2 Create a JSON parser¤
As we are only interested in the HTTP Message Body which holds the JSON repository data, we first have to parse the body from the entire HTTP response.
-
Click the Create button (top right) in the data integration workspace and select the type Parse JSON.
-
Define a Label, a Description, and the Input path. All other fields can keep the default settings. The default input path is always:
<http://silkframework.org/vocab/taskSpec/RestTaskResult/responseBody>
3 Create a JSON Dataset¤
To create a JSON-to-RDF-mapping within Corporate Memory, we have to first register an example response from the API (repos.json). Based on the schema of the response, we can then define step-by-step the mappings, which are used to build the Knowledge Graph.
-
Click the Create button (top right) in the data integration workspace and select the type JSON.
-
Upload the JSON file repos.json (API response) as a Dataset into Corporate Memory.

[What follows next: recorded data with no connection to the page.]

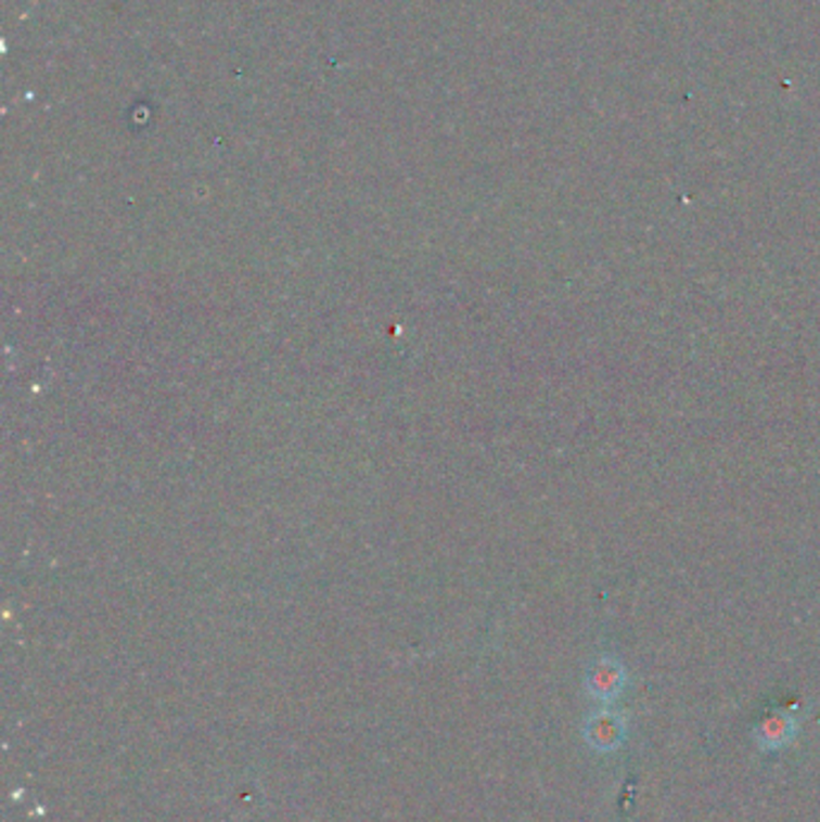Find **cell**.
<instances>
[{
  "label": "cell",
  "instance_id": "6da1fadb",
  "mask_svg": "<svg viewBox=\"0 0 820 822\" xmlns=\"http://www.w3.org/2000/svg\"><path fill=\"white\" fill-rule=\"evenodd\" d=\"M585 738L594 750H600V753L618 750L626 741V721L620 715L612 712V709H602V712H597L587 719Z\"/></svg>",
  "mask_w": 820,
  "mask_h": 822
},
{
  "label": "cell",
  "instance_id": "7a4b0ae2",
  "mask_svg": "<svg viewBox=\"0 0 820 822\" xmlns=\"http://www.w3.org/2000/svg\"><path fill=\"white\" fill-rule=\"evenodd\" d=\"M796 733V719L786 712H770L756 729V741L763 750H780L792 743Z\"/></svg>",
  "mask_w": 820,
  "mask_h": 822
},
{
  "label": "cell",
  "instance_id": "3957f363",
  "mask_svg": "<svg viewBox=\"0 0 820 822\" xmlns=\"http://www.w3.org/2000/svg\"><path fill=\"white\" fill-rule=\"evenodd\" d=\"M624 683H626V673L612 659H602L600 664H597L590 673V681H587L590 693L597 699H602V703H612V699H616L620 691H624Z\"/></svg>",
  "mask_w": 820,
  "mask_h": 822
}]
</instances>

4 Create a Knowledge Graph¤
The Knowledge Graph will be used to integrate all data coming from one or more APIs. The Knowledge Graph receives RDF triples from the defined Transformations for each API.
-
Click the Create button (top right) in the data integration workspace and select the type Knowledge Graph.
-
Provide the Knowledge Graph with a Label and Description, as well as the following (example) Graph URI:
http://ld.company.org/repository-data/
5 Create a Transformation¤
In order to transform the input data from the API, in our example structured in JSON, we have to define a mapping to create RDF triples which are then written to the Knowledge Graph.
-
Click the Create button (top right) in the data integration workspace and select the type Transform.
-
Provide the Transformation with a Label and Description, configure the Input Dataset (Repos.json) and the Output Dataset (Repository Knowledge Graph).
-
Click the Mapping Editor button in the previously defined Transformation.
-
In the following screenshots, we provide an example mapping for the data received by the GitHub API. For more complex mappings, we recommend the Tutorial Lift data from JSON and XML sources.
6 Create a Workflow¤
To build a workflow that combines all the elements we previously built, we now define a workflow for (1) requesting the data from the GitHub API, (2) parsing the HTTP response we receive, (3) transforming the JSON data into RDF triples and finally (4) writing the RDF triples into the Knowledge Graph.
-
Click the Create button (top right) in the data integration workspace and select the type Workflow.
-
Provide the Transformation with a Label and a Description.
-
Click the Workflow Editor button in the menu of the created workflow.
-
Drag and drop the different items into the Workflow Editor and combine them with one another (see example screenshot). Save the workflow, and press the run symbol to execute the workflow.
-
Validate the result by clicking on the Workflow Report tab and see the result of your execution. In this example, 15x repositories were found from the GitHub API request.